Or, dans le paysage de ce remarquable quotidien, une information, donnée par The Independent et The New York Times mais pas par The Guardian, vendredi dernier, est passée inaperçue de ce côté-ci de la Manche mais commence à faire grand bruit de l’autre côté. L’ex-directeur du groupe Guardian, Alan Rusbridger, dont le départ en mai 2015 avait été salué dans ce même blog, tout autant que sa carrière, a démissionné de la présidence du Scott Trust, l’organisme qui chapeaute toutes les publications du groupe.
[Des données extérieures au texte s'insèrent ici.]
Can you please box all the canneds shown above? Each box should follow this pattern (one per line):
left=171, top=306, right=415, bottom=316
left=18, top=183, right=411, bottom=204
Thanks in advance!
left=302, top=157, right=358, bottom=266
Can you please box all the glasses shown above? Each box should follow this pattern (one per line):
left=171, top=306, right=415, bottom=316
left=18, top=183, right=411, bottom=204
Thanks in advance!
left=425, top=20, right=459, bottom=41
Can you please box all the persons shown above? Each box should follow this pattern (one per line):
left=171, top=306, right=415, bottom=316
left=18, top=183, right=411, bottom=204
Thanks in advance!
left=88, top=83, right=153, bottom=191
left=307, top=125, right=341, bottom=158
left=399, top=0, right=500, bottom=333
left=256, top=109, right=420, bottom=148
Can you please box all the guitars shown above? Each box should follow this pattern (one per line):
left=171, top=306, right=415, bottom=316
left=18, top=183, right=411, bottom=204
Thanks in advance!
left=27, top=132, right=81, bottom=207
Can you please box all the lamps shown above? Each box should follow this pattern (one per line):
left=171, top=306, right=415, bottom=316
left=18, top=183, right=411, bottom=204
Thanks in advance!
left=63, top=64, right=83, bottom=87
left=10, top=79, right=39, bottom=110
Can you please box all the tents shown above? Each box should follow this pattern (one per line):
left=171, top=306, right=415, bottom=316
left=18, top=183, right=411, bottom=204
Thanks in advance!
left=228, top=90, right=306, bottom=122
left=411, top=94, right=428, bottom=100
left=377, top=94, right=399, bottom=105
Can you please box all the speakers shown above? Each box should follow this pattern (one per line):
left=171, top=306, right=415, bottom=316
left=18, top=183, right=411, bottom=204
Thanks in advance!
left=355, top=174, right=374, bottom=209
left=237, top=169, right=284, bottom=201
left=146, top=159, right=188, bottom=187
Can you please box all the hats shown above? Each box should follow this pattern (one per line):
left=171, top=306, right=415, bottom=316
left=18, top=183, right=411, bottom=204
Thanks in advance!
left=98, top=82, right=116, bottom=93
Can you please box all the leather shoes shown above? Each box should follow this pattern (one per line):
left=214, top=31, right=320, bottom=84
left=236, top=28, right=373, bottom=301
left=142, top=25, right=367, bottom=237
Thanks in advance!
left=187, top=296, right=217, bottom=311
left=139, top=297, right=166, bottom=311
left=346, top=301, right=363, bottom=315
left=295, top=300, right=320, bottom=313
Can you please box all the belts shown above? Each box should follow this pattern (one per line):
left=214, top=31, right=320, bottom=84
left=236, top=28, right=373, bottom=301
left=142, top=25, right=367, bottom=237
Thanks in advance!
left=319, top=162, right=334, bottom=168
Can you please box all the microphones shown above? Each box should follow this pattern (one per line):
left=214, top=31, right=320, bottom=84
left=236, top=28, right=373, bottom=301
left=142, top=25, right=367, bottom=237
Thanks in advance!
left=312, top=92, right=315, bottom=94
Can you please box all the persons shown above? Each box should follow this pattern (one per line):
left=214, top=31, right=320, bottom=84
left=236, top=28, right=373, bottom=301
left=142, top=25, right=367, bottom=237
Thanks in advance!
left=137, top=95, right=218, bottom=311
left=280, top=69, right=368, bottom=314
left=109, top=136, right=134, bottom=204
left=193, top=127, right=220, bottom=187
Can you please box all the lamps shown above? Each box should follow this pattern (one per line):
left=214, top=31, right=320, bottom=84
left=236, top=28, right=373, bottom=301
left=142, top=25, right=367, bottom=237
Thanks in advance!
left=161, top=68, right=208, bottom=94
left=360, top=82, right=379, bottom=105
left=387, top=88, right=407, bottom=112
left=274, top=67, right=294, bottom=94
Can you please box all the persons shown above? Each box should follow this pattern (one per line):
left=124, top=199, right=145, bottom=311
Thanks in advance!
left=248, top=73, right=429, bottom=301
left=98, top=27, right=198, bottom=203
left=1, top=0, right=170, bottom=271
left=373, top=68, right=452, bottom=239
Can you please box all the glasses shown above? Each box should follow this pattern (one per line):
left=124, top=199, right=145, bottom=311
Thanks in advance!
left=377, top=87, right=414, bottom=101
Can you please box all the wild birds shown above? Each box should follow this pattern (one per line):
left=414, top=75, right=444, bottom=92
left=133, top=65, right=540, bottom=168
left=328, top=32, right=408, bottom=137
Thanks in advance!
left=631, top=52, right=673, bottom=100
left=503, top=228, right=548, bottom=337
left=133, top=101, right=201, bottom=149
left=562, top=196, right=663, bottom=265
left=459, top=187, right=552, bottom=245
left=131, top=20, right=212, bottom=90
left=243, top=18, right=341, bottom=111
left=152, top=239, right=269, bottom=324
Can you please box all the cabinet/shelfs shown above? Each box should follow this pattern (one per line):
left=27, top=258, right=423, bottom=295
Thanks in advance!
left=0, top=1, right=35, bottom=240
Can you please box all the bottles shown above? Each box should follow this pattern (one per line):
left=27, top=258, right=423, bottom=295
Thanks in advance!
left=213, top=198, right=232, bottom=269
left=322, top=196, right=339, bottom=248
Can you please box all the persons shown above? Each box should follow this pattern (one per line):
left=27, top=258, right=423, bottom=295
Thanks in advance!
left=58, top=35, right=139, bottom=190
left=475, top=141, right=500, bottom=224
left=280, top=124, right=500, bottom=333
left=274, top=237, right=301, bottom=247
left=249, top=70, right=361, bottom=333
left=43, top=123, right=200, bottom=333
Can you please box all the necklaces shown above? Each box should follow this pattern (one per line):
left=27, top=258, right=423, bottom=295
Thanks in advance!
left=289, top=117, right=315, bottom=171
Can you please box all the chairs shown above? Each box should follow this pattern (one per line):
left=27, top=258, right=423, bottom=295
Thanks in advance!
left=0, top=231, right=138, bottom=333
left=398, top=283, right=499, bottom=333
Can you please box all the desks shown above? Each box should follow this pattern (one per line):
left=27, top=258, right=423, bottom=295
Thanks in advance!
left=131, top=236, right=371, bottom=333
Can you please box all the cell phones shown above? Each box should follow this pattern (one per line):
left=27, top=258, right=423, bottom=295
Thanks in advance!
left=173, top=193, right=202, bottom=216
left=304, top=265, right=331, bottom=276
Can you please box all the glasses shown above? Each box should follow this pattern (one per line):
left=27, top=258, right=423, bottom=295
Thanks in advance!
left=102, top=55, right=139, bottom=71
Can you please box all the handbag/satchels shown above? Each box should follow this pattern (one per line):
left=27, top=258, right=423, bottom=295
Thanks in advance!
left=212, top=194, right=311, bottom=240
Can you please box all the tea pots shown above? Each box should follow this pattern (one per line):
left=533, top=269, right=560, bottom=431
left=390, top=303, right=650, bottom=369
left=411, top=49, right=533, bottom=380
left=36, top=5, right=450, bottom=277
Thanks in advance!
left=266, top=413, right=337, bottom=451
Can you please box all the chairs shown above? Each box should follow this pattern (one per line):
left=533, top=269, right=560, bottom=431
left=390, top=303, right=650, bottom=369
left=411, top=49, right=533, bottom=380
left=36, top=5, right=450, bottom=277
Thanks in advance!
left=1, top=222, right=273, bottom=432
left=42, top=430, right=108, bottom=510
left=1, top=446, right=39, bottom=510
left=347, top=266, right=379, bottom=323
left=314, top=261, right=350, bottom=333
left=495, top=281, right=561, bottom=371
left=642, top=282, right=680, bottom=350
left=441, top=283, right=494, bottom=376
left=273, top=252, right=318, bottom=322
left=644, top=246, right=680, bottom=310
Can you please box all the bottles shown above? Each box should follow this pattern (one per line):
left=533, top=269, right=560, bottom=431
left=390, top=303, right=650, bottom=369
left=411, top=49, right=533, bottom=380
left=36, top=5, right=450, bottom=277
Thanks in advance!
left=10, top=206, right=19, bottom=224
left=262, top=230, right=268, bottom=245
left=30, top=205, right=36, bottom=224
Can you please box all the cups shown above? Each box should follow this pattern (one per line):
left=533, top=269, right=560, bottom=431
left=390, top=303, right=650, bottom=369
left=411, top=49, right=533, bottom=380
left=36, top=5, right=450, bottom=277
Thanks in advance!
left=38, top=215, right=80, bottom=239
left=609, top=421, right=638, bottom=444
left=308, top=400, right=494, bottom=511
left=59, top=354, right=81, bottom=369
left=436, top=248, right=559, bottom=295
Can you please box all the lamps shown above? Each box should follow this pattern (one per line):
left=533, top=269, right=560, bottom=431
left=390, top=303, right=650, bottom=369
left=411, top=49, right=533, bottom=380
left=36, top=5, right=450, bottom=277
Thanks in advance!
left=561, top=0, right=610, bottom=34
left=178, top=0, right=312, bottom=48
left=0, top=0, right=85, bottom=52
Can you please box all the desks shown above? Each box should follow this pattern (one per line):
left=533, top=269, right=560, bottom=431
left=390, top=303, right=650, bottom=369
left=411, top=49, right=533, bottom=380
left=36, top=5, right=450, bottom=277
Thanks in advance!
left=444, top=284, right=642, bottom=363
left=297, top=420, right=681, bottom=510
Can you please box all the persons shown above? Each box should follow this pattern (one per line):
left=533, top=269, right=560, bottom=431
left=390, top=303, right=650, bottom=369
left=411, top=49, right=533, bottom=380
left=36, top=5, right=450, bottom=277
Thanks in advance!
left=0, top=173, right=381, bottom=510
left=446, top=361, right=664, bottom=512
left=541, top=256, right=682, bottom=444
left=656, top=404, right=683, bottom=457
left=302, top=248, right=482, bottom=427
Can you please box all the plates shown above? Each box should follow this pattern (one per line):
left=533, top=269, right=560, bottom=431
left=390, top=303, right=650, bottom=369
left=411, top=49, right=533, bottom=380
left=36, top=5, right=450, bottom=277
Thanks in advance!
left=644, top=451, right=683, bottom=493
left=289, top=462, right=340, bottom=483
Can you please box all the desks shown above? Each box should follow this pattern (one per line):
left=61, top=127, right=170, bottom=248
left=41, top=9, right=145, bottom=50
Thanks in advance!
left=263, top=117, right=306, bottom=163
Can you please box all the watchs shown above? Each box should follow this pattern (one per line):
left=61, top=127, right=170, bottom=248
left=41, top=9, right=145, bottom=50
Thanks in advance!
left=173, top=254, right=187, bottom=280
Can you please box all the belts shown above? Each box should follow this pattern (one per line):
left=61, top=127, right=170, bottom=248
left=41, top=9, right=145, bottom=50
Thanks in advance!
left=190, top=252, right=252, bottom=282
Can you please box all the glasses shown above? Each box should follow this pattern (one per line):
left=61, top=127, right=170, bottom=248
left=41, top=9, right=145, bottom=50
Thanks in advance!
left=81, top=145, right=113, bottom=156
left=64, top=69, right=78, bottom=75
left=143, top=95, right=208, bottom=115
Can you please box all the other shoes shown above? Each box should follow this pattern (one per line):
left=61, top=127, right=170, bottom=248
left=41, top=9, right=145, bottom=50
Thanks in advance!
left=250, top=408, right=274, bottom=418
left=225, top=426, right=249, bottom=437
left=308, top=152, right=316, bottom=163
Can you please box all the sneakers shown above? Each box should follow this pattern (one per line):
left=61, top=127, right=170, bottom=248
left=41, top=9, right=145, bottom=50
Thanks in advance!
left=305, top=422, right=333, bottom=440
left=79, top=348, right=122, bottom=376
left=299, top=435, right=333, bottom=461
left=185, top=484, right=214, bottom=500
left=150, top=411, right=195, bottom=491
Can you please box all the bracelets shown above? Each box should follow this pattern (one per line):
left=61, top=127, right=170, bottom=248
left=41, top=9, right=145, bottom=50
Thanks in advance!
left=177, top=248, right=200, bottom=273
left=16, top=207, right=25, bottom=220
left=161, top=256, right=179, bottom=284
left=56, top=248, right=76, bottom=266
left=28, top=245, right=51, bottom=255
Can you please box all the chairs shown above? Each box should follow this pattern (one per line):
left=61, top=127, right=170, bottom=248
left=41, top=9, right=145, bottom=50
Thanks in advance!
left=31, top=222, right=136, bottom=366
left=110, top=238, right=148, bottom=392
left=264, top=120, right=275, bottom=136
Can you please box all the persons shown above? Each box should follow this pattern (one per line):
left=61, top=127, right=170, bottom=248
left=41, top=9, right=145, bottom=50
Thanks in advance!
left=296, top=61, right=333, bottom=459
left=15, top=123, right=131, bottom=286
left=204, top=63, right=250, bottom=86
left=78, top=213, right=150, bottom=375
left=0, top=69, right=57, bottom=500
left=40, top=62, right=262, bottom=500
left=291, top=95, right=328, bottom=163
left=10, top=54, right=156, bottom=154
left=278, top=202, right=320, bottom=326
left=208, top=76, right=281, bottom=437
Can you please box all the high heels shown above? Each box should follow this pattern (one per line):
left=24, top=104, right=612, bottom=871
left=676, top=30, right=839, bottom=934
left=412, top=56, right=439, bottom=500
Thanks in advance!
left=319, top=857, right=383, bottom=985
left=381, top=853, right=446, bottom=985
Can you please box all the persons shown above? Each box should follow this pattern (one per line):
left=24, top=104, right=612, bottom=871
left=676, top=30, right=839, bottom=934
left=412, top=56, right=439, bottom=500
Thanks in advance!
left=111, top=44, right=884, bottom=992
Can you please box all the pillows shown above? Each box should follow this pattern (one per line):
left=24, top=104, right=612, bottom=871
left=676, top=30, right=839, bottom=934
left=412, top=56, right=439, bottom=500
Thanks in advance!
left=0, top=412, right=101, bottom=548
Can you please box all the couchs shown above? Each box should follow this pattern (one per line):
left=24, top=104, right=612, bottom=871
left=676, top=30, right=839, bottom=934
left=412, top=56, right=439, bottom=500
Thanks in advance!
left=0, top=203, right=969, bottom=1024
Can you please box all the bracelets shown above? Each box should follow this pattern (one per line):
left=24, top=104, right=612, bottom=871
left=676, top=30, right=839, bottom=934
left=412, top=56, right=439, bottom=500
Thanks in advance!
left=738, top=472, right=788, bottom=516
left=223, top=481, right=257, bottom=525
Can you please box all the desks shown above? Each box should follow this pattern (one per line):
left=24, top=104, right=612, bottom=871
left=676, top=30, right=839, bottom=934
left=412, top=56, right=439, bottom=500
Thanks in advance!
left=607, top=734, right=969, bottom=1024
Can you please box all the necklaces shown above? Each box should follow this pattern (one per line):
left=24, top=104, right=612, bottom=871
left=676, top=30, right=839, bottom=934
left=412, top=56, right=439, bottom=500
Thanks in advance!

Alan Rusbridger avait été remplacé à la tête des publications et du site du groupe par la brillante Katharine Viner (à lire ici), qui était auparavant la rédactrice-en-chef adjoint de Rusbridger, lequel devait donc commencer une autre longue carrière à la tête du groupe. Mais depuis vendredi c’est terminé et il ne s’agit pas d’un mouvement d’humeur mais d’une décision mûrement réfléchie qui traduit une profonde dissension sur la stratégie entre Alan Rusbridger et Katharine Viner.

En effet, Rusbridger était partisan de laisser filer le déficit d’exploitation, considérant que les nouvelles éditions, américaine et australienne notamment, permettraient d’absorber ces pertes, avec l’aide du solide Scott Trust. Mais il n’en a rien été et Alan Rusbridger, malgré ses indéniables qualités, a laissé une ardoise de 30 millions de livres sterling, ce qui va impliquer des changements notables et vraisemblablement des licenciements, comme l’a expliqué le NYT. Mais il y a plus grave dans la différence de gestion et de conception, Alan Rusbridger a toujours été fermement opposé à l’accès payant au site du Guardian, car il pensait que ce devait être la vitrine du quotidien papier, vitrine chargée de drainer des lecteurs potentiels du site vers le quotidien imprimé, espoir qui a été rapidement déçu.

Or son ex-adjointe et désormais successeur, Katharine Viner, est, au contraire, convaincue que l’accès au site doit être payant et que l’information ne saurait en aucun cas être gratuite. Mieux même, elle connaît, apprécie et admire Mediapart (inconnu de son prédécesseur) et entend engager le Guardian sur cette noble voie de l’indépendance totale. C’est la raison pour laquelle elle a récemment envoyé un émissaire pour rencontrer Edwy Plenel dans les locaux de Mediapart, Tony Danker, qui, depuis 2013, a été chargé de mettre en place l’application payante de l’accès au Guardian pour tablettes et smartphones. Il n’y a pas si longtemps on regardait la presse britannique avec admiration, ce sont désormais les journalistes britanniques qui traversent la Manche pour prendre Mediapart comme modèle d’indépendance éditoriale et économique. Un juste retour des choses.